If it is hard as a researcher who works with labour market data to make sense of all this, imagine what it is like for young people trying to plan a career (and if doing a degree in the UK, running up major debt).
However, there is beginning to appear some more nuanced research on the future of jobs. Michael Chui, James Manyika, and Mehdi Miremadi have just published the initial report on a research project looking at how automation will affect future employment. The report, entitled ‘Where machines could replace humans—and where they can’t (yet)’, is based on detailed analysis of 2,000-plus work activities for more than 800 occupations. Using data from the US Bureau of Labor Statistics and O*Net, they have quantified both the amount of time spent on these activities across the economy of the United States and the technical feasibility of automating each of them.
Their overall finding is that while automation will eliminate very few occupations entirely in the next decade, it will affect portions of almost all jobs to a greater or lesser degree, depending on the type of work they entail.

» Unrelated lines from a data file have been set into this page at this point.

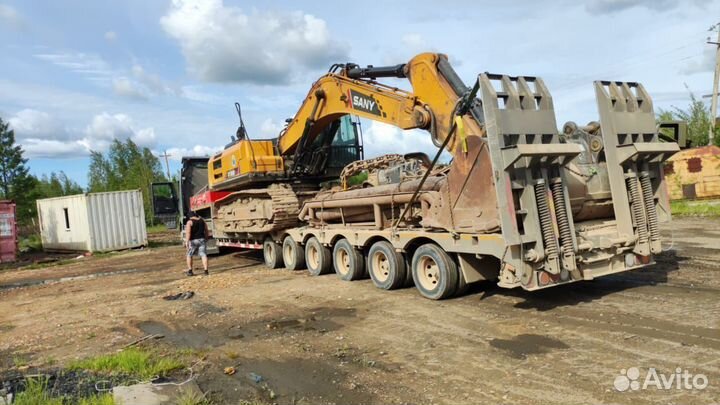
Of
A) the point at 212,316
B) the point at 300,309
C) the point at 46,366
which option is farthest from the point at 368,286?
the point at 46,366

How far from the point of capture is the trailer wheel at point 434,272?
7230mm

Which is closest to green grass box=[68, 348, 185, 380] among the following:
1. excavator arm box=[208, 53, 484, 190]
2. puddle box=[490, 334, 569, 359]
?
puddle box=[490, 334, 569, 359]

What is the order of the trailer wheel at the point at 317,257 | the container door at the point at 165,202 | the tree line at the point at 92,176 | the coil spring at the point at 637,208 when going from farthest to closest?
1. the tree line at the point at 92,176
2. the container door at the point at 165,202
3. the trailer wheel at the point at 317,257
4. the coil spring at the point at 637,208

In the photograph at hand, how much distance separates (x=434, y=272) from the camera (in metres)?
7.61

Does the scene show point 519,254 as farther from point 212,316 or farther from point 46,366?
point 46,366

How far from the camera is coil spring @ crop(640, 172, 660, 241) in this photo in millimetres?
7172

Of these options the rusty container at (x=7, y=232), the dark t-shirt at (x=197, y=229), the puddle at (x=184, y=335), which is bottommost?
the puddle at (x=184, y=335)

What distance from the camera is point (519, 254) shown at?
20.2 ft

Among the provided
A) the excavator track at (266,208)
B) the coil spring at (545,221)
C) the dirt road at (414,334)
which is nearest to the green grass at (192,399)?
the dirt road at (414,334)

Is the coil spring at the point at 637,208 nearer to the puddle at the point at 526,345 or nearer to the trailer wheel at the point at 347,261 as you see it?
the puddle at the point at 526,345

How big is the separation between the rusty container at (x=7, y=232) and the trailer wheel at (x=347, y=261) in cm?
1616

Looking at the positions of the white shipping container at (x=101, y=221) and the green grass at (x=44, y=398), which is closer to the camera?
the green grass at (x=44, y=398)

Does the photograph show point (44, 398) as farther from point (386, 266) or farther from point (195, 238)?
point (195, 238)

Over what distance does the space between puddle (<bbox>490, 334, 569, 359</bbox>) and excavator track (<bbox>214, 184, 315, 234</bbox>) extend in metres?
6.78
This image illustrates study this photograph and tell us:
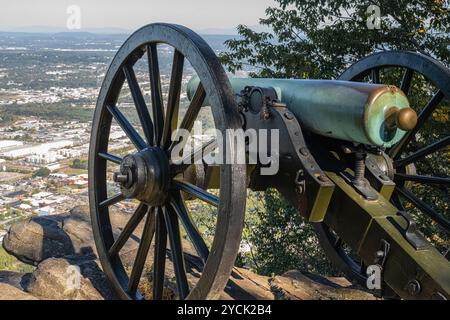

Each whole occupation is made up of multiple types of activities, each with varying degrees of technical feasibility. In practice, they explain, automation will depend on more than just technical feasibility. Five factors are involved: technical feasibility, costs to automate, the relative scarcity, skills and costs of workers who might otherwise do the activity, benefits (e.g. superior performance) of automation beyond labour costs substitution and regulatory and social acceptance considerations.
The likelihood and ease of automation depends on the types of activities organised on a continuum of less susceptible to automation to more susceptible to automation: managing others, applying expertise, stakeholder interactions, unpredictable physical work, data collection, processing data, predictable physical work. Thus occupations like accommodation, food service and manufacturing which include a large amount of predictable physical work are likely to be automated, similarly work in finance and insurance which involves much processing of data. On the other hand jobs in construction and in agriculture which comprise predominantly unpredictable physical work are unlikely to be automated, at least at present. And there is good news for teachers: “the importance of human interaction is evident in two sectors that, so far, have a relatively low technical potential for automation: healthcare and education.”